Hamilton surrendered his regiment, with 80 of its 142 survivors, after the Siege of Yorktown. After his surrender, Hamilton was sent to Saint Augustine in British Florida. When Florida was ceded to Spain in the Treaty of Paris that ended the American Revolutionary War, Hamilton quashed talks of mutiny among the Loyalist soldiers and residents of British Florida, who sought to remain there under British rule and were then evacuated to Nova Scotia.

In the course of his service in the Revolutionary War, Hamilton was wounded three times. General Charles Cornwallis, who had at one point during the war called Hamilton a "blockhead", would later commend Hamilton for his conduct and service to the British Army.
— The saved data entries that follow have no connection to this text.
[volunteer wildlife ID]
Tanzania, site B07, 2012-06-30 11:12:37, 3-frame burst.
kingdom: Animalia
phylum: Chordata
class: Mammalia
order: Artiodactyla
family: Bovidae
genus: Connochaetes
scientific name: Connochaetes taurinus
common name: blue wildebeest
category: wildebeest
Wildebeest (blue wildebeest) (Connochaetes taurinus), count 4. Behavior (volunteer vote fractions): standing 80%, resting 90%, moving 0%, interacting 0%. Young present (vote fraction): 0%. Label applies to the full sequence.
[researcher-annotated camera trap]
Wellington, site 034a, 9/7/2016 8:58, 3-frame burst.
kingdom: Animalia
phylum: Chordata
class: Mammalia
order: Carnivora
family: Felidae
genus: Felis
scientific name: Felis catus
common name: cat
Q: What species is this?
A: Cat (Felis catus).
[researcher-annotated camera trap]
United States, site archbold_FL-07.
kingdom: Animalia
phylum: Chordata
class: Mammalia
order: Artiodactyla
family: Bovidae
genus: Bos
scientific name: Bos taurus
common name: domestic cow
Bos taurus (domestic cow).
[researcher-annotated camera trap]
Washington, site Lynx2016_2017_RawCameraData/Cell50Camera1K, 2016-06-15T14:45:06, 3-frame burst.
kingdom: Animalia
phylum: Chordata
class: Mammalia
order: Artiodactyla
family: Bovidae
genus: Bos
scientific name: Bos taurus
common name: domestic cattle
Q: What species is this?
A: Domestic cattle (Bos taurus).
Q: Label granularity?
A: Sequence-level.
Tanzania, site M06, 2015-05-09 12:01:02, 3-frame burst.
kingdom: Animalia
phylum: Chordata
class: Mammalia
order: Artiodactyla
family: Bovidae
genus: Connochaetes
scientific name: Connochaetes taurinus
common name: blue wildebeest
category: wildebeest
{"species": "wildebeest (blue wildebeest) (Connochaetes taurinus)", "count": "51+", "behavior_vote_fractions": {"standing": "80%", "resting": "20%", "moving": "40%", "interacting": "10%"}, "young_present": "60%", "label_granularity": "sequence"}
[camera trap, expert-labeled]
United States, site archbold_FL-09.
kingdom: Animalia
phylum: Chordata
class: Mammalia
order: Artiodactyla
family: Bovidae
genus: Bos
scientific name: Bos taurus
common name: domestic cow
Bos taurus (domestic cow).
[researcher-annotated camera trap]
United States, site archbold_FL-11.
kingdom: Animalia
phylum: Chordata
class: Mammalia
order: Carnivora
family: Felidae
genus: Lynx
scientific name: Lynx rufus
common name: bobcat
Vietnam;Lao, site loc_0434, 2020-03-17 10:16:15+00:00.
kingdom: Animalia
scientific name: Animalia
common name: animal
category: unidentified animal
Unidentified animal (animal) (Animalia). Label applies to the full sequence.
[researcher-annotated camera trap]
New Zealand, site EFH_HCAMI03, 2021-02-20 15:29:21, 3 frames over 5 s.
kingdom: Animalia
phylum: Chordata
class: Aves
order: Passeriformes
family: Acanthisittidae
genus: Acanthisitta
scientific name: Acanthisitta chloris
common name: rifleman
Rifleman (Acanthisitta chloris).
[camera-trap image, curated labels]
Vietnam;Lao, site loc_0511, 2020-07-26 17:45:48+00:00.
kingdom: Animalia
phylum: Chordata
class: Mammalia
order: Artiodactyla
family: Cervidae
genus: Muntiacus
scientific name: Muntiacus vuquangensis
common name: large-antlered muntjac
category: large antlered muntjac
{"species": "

==Post-war career and death==
The Royal North Carolina Regiment was disbanded in November 1783, and Hamilton went to London. At some point prior to 1785, Hamilton married and had one child, but little is known of his family after that date. Between 1784 and 1790, Hamilton attempted to receive compensation from the British government for the losses he sustained in the Revolution, eventually receiving £13,630 along with his brother. In 1790, Hamilton was appointed the British consul at Norfolk, Virginia, one of only three former Loyalist military leaders to be given diplomatic posts in the United States. At the outbreak of the War of 1812, Hamilton was recalled to England, where he died in 1816.